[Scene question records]
## START

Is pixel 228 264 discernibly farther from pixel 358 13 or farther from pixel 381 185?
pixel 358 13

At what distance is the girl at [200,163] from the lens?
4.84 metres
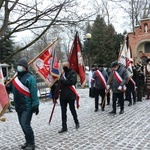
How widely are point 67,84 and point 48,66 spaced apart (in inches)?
32.0

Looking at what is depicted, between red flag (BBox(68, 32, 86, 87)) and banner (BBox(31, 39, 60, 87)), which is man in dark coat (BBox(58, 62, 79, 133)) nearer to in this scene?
banner (BBox(31, 39, 60, 87))

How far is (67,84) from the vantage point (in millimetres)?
7566

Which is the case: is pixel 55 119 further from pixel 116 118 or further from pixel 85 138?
pixel 85 138

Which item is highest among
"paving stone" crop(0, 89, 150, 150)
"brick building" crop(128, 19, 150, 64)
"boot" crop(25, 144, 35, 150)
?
"brick building" crop(128, 19, 150, 64)

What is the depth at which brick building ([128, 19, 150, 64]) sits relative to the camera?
39.3 m

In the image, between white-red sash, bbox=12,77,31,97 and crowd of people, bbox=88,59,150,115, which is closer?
white-red sash, bbox=12,77,31,97

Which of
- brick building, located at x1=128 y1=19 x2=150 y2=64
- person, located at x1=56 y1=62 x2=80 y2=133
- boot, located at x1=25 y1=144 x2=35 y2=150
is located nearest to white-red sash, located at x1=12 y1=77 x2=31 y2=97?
boot, located at x1=25 y1=144 x2=35 y2=150

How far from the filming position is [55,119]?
9.72 metres

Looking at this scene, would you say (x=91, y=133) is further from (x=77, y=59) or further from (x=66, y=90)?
(x=77, y=59)

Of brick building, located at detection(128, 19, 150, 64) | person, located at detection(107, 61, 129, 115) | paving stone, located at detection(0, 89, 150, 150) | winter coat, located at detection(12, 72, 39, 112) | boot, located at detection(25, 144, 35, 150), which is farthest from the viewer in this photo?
brick building, located at detection(128, 19, 150, 64)

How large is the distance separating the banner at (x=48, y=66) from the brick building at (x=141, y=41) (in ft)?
106

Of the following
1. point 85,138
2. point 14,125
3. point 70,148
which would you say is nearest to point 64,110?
point 85,138

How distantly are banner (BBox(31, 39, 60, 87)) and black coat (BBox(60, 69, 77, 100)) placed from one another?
0.43 metres

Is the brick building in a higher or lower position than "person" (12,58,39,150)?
higher
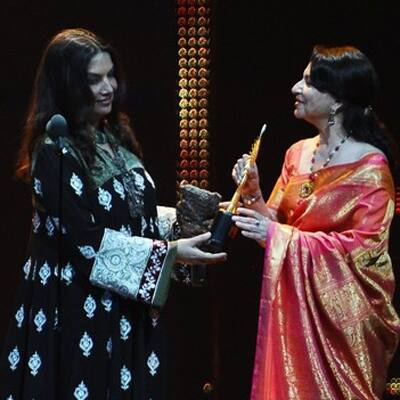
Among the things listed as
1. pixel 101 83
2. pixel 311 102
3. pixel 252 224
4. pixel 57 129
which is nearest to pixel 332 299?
pixel 252 224

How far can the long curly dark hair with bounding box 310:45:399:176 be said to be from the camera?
338 centimetres

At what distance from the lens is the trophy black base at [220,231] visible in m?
3.03

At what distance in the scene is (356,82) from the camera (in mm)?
3379

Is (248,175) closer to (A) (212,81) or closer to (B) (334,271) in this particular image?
(B) (334,271)

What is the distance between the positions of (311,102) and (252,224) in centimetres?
44

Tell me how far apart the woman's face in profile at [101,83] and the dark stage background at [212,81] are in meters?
1.07

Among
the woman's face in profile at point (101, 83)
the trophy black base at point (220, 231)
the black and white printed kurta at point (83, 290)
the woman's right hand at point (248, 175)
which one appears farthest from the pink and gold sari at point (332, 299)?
the woman's face in profile at point (101, 83)

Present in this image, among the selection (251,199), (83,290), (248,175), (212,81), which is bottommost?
(83,290)

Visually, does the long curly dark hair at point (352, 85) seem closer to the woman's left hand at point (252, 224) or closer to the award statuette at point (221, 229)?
the woman's left hand at point (252, 224)

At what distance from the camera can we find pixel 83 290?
2945 mm

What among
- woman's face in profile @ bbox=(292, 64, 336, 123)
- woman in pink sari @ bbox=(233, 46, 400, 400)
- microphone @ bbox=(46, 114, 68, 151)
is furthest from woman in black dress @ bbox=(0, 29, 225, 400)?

## END

- **Problem statement**:
Pick out every line of the records above that contains the word "nearest", matching case exactly, and copy each one.

- **Full response**:
is located nearest to white-red sash, located at x1=12 y1=77 x2=31 y2=97?
which would you say is nearest to point 64,110?
which is nearest to pixel 332 299?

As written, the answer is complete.